Communication lacunaire
Sept mois plus tard, nouvel épisode dans cette guerre à distance entre les deux généraux qui se connaissent par cœur pour avoir été “compagnon de lutte” pendant les années de guerre civile au Burundi. “Ce sont deux généraux mais l’un vient de l’armée et l’autre de la gendarmerie”, expliquait, alors un des observateurs contactés par La Libre qui poursuivait en affirmant que le président de la République avait de ce fait toujours nourri “un manque total de confiance dans la gendarmerie”. Désormais, avec ce nouvel acte, Alain-Gullaume Bunyoni poursuit sa chute en se retrouvant derrière les barreaux.
Le motif de cette arrestation n’a pas été officiellement annoncé par les autorités judiciaires. Le procureur général de la République se contentant, ce dimanche, après plusieurs jours d’interrogation sur le sort de l’ancien Premier ministre, de publier un communiqué qui confirmait son arrestation le 21 avril dans la commune de Kabezi, dans la province de Bujumbura, “où il se cachait”, tout en confirmant que des perquisitions vaines avaient été menées dans les propriétés d’Alain-Guillaume Bunyoni le 17 avril.
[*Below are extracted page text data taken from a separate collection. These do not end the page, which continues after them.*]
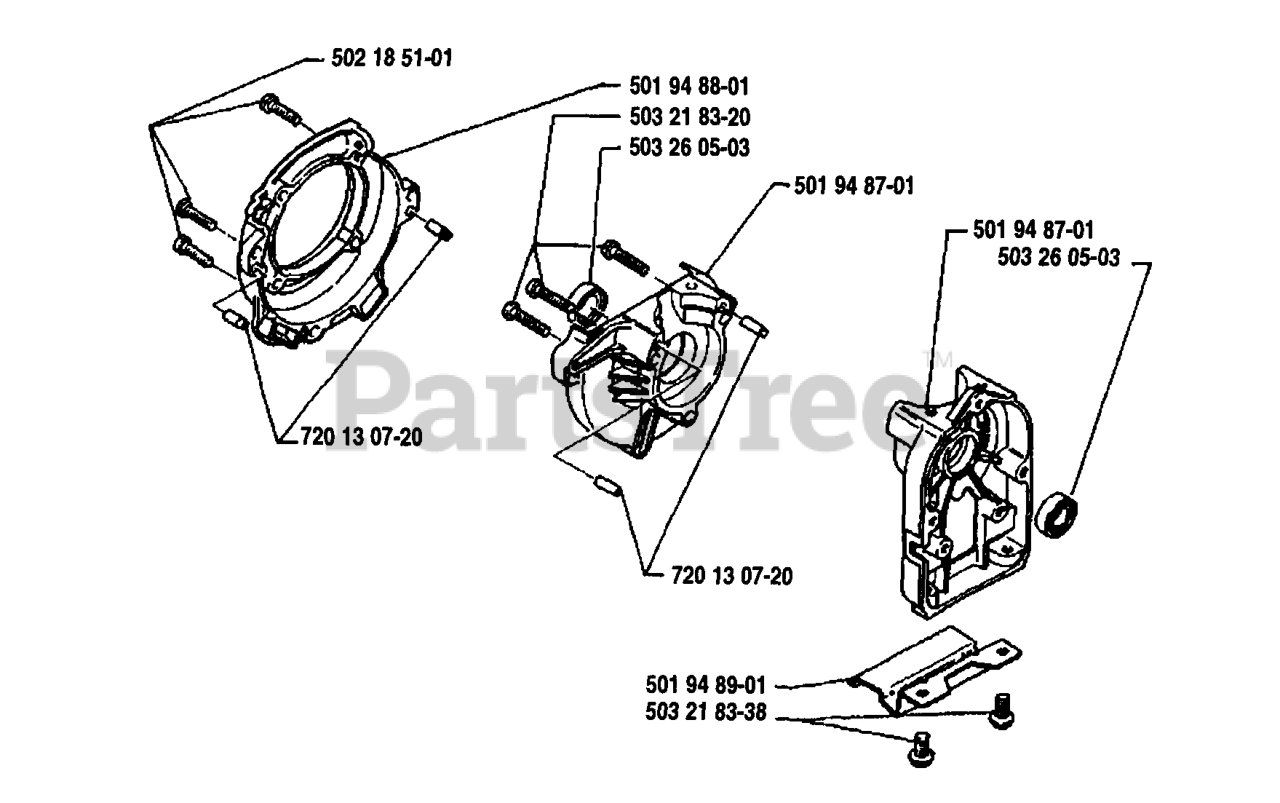 502 18 51-01
501 94 88-01
503 21 83-20
503 26 05-03
501 94 87-01
501 94 87-01
503 26 05-03
PartsTree™
720 13 07-20
720 13 07-20
501 94 89-01
503 21 83-38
Suite du règlement de compte
Pour plusieurs observateurs, il ne fait aucun doute que le train de vie peu discret de l’ancien Premier ministre a provoqué la colère et la jalousie du premier cercle du pouvoir autour du couple Ndayishimiye.
Ancien Premier ministre, ancien directeur de cabinet sous Pierre Nkurunziza pendant plus de quatre ans, Bunyoni est considéré comme l’ancien maquisard le plus riche du pays et l’homme aime afficher cette réussite avec ses grosses villas, ses voitures de luxe et jusqu’à ses chaussures cousues d’or.
“Mais l’homme est malin, rien n’est à son nom”, explique un connaisseur de la vie burundaise qui poursuit en expliquant qu’à ce niveau de pouvoir et avec ses moyens, “il n’était pas possible de mener ces perquisitions sans qu’il n’en soit prévenu et ait le temps de s’organiser, ce qui expliquerait que les agents chargés de mener celles-ci n’ont rien trouvé”. Que va devenir l’ancien Premier ministre ? “Il ne sortira pas de sitôt de prison”, prévient une de nos sources. “Un Procès devrait avoir lieu et sans élément matériel à charge, Bunyoni sera accusé de haute trahison ou quelque chose du genre”.
“Le président Ndayishimiye envoie par la même occasion un message aux autres généraux qui pourraient être tentés de taper dans la caisse sans partager. La peur est perceptible. Neva assoit son autorité et confisque encore un peu plus les rênes des pouvoirs politiques et économiques”.